Excerpt:

Postby TheRIT » November 6th, 2016, 10:20 am

My plans are pretty well documented but for completeness:
- I started on the road to FIRE in October 2007.
- I became FI in July this year meaning it took a little less than 9 years. For me FI was a financial date and I called it when I had enough wealth for a paid for home and 40 times annual FIRE spending.
- I plan to FIRE in mid 2017 when I will be 44 years of age. FIRE for me is a non-financial date and requires FI plus some non-financial elements to align.

When it comes to discussing plans I'm fairly well travelled. I've struggled in my non-blog/forum life to get anywhere near a decent discussion and in my blog/forum life there has been plenty of discussion. I've generally come across three types of person:
- The Supportive. A lot of these people are either on a FIRE journey or have retired early themselves.
- The Unicorns or Victims. FIRE is impossible because of X, Y and/or Z.
- The Aggressive. You're being selfish expecting the rest of society to support you, you'll be bored, ...

On the topic of plans a few top level thoughts:
- In the blogging world particularly I see a lot of people either FIRE'ing or planning to FIRE based on following the 4% Rule blindly which effectively means 25 times annual spending. My view is that is an incredibly dangerous assumption and people need to educate themselves on what the 4% Rule is before jumping in with both feet. For example it is US based with the US being one of the best performing global markets in history, it's based on a 30 year retirement with many FIRE'ees possibly being retired for far longer than that, etc
- Now that I'm on the path I struggle to understand why it took me so long to figure it out (it took until age 34) and why so may people won't listen/discuss. After all when it's all boiled down to its most basic it's just maths. You need wealth of £X which can be calculated if you know your spending needs and tolerance to risk (probability of it failing).

Data shown:
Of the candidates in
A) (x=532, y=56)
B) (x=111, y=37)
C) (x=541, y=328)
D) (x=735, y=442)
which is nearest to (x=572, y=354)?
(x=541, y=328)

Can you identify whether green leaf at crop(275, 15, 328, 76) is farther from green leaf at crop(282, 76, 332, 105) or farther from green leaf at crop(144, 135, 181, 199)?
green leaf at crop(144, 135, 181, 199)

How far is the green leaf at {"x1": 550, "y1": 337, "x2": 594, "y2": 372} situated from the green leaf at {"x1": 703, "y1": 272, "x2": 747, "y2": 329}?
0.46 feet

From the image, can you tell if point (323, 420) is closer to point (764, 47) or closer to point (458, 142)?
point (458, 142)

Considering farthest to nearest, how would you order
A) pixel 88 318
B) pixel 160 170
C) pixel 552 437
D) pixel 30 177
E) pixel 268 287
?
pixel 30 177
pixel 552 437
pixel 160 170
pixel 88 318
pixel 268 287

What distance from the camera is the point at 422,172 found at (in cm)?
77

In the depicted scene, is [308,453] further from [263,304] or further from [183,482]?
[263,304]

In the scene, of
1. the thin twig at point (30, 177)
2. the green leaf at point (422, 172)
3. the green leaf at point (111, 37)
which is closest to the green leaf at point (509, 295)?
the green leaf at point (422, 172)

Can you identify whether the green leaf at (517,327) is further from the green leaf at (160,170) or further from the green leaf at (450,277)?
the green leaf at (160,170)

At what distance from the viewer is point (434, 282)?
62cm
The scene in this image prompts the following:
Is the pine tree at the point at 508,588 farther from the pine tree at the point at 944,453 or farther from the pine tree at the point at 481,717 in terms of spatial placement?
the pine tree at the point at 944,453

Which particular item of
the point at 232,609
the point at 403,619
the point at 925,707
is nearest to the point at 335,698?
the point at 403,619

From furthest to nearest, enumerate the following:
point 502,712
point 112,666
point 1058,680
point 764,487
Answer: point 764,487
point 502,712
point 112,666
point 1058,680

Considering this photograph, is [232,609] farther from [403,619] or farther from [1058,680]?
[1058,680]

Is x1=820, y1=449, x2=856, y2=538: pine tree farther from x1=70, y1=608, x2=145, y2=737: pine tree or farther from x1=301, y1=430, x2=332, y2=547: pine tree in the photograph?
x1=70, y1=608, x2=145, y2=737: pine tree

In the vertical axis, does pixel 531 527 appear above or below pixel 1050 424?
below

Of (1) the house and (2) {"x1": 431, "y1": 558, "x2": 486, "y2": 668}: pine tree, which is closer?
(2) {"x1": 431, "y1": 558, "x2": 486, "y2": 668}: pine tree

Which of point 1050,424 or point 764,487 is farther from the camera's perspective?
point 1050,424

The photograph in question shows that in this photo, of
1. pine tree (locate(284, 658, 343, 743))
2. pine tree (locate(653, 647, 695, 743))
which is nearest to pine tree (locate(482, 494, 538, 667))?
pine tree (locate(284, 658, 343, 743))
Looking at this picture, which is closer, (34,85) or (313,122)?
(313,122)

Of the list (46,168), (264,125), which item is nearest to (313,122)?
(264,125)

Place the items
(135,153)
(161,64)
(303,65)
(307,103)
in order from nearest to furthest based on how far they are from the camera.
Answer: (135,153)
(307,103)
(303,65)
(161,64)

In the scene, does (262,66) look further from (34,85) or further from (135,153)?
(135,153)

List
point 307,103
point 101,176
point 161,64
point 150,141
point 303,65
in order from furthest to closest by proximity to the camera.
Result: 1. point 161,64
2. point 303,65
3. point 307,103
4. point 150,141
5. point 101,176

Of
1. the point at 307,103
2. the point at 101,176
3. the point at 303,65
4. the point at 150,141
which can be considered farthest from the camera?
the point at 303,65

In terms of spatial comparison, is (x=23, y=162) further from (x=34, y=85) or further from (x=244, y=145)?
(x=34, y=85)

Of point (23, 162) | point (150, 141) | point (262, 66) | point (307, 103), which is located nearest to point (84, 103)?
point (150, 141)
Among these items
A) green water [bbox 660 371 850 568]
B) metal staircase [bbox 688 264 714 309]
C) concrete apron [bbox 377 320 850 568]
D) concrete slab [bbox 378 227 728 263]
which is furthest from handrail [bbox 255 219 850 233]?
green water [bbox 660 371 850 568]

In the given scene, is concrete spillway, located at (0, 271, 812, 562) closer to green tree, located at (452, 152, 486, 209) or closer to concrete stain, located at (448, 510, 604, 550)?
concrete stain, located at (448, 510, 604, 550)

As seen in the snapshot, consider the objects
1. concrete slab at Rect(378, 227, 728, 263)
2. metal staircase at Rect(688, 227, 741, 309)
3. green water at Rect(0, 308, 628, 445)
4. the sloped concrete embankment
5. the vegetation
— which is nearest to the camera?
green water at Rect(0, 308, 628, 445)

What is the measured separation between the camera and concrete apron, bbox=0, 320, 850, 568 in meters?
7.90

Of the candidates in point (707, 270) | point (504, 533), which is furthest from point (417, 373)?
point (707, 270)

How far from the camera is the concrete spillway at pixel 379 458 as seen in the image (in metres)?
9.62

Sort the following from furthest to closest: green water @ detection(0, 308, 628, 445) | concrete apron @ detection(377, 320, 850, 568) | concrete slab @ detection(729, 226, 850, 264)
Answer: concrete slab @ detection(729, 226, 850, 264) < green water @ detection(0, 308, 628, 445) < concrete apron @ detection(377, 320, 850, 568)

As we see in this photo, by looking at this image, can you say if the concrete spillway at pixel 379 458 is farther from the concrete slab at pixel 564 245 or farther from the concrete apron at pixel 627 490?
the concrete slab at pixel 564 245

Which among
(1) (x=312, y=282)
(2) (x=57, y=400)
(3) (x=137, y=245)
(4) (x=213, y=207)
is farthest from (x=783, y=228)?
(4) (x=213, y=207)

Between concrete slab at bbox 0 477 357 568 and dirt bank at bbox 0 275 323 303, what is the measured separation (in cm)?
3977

Given instruction:
Rewrite the forum post on early retirement plans between "My plans are" and "retired early themselves.", inclusive, and change "July" to "August".

Exercise result:
My plans are pretty well documented but for completeness:
- I started on the road to FIRE in October 2007.
- I became FI in August this year meaning it took a little less than 9 years. For me FI was a financial date and I called it when I had enough wealth for a paid for home and 40 times annual FIRE spending.
- I plan to FIRE in mid 2017 when I will be 44 years of age. FIRE for me is a non-financial date and requires FI plus some non-financial elements to align.

When it comes to discussing plans I'm fairly well travelled. I've struggled in my non-blog/forum life to get anywhere near a decent discussion and in my blog/forum life there has been plenty of discussion. I've generally come across three types of person:
- The Supportive. A lot of these people are either on a FIRE journey or have retired early themselves.